He angrily wondered where Jarl had gone. He had whistled for his pet when he had reached the edge of the forest, but no sign of the eagle could be seen. He felt half-blind without his Eyes in the Sky. Not only could Jarl have been sent to confirm his suspicions, the bird probably would have alerted him of the shadowy tail long before Arne himself had become aware of it.

Finally, a bend in the road gave the warrior the opportunity he needed. After turning through the bend, Arne waited several moments and then peered around the side of a tree up the path from which he had come. He saw nothing on the softly illumined path. Just when he had decided that perhaps his unease was nothing more than a lingering aftereffect of his meeting with the Seer, a cloaked figure emerged from the darkness at the side of the path, perhaps sixty yards away, and began walking slowly down the path towards him. His heart thumping loudly in his ears from a sudden burst of adrenaline, Icehawk crept carefully back around the corner and then jogged down the path to gain some distance from his pursuer. Up ahead, the way turned once more, offering him the perfect opportunity to slip behind his tail. He found an inconspicuous spot and crouched, waiting to get a good view of the cloaked figure as he passed him on the path.

The seconds passed by like hours. Icehawk knew that the person tracking him was moving cautiously, hoping to keep enough distance between them to avoid detection. More than likely he had reached the turn in the path by now and was circumspectly peeking ahead to make certain Arne was not too close. He would see nothing but an empty path and assume that Arne had already rounded the bend.

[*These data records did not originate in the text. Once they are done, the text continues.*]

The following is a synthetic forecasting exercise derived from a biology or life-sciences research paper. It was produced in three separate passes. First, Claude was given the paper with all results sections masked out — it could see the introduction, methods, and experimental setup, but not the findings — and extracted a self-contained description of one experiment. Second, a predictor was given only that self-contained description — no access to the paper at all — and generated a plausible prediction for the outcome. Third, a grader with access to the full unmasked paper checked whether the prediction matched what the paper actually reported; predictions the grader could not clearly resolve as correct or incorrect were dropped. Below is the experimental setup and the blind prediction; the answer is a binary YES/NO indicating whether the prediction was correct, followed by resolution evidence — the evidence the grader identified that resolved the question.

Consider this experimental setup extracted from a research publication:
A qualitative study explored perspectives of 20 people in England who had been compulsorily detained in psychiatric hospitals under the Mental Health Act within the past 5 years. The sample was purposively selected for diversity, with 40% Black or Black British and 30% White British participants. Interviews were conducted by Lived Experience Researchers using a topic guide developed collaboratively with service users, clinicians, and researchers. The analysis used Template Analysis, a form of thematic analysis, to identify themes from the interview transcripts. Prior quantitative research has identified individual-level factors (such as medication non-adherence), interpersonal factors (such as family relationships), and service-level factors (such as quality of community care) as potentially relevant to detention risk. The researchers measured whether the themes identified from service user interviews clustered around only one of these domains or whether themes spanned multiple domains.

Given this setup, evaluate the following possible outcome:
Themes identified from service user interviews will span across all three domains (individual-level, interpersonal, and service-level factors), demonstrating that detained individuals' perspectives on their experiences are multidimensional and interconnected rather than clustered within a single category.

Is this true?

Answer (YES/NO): YES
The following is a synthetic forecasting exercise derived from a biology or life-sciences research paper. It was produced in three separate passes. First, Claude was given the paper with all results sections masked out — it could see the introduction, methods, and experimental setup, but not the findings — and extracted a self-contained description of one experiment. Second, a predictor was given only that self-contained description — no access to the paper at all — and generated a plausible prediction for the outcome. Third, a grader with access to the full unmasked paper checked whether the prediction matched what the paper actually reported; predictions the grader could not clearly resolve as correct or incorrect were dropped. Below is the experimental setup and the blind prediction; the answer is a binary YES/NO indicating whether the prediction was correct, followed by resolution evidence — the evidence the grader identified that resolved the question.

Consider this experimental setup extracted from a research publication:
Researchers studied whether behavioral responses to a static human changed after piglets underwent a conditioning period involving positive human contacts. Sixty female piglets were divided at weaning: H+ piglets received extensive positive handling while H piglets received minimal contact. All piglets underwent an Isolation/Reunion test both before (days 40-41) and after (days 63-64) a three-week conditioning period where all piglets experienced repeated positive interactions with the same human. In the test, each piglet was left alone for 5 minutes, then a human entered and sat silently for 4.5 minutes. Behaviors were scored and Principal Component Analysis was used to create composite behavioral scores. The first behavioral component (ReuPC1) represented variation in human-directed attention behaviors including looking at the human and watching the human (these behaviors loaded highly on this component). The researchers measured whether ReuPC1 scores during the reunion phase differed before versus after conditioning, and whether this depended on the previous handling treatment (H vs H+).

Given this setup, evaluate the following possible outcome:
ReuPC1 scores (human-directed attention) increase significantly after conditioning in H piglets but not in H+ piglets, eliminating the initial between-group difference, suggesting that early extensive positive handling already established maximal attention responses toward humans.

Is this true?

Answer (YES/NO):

As if on cue, a shadow blossomed from the tree at the bend and coalesced into the form of his cloaked pursuer. The figure progressed slowly and carefully down the path. Unfortunately because of the cloak’s heavily drawn hood and billowy wrap, Arne ascertained nothing of the person as he passed. The barbarian warrior shifted not an ounce of his weight, turning only his eyes to follow the cloaked shadow until it had cautiously traversed beyond the second turn. Then he moved carefully after it, now the hunter instead of the hunted.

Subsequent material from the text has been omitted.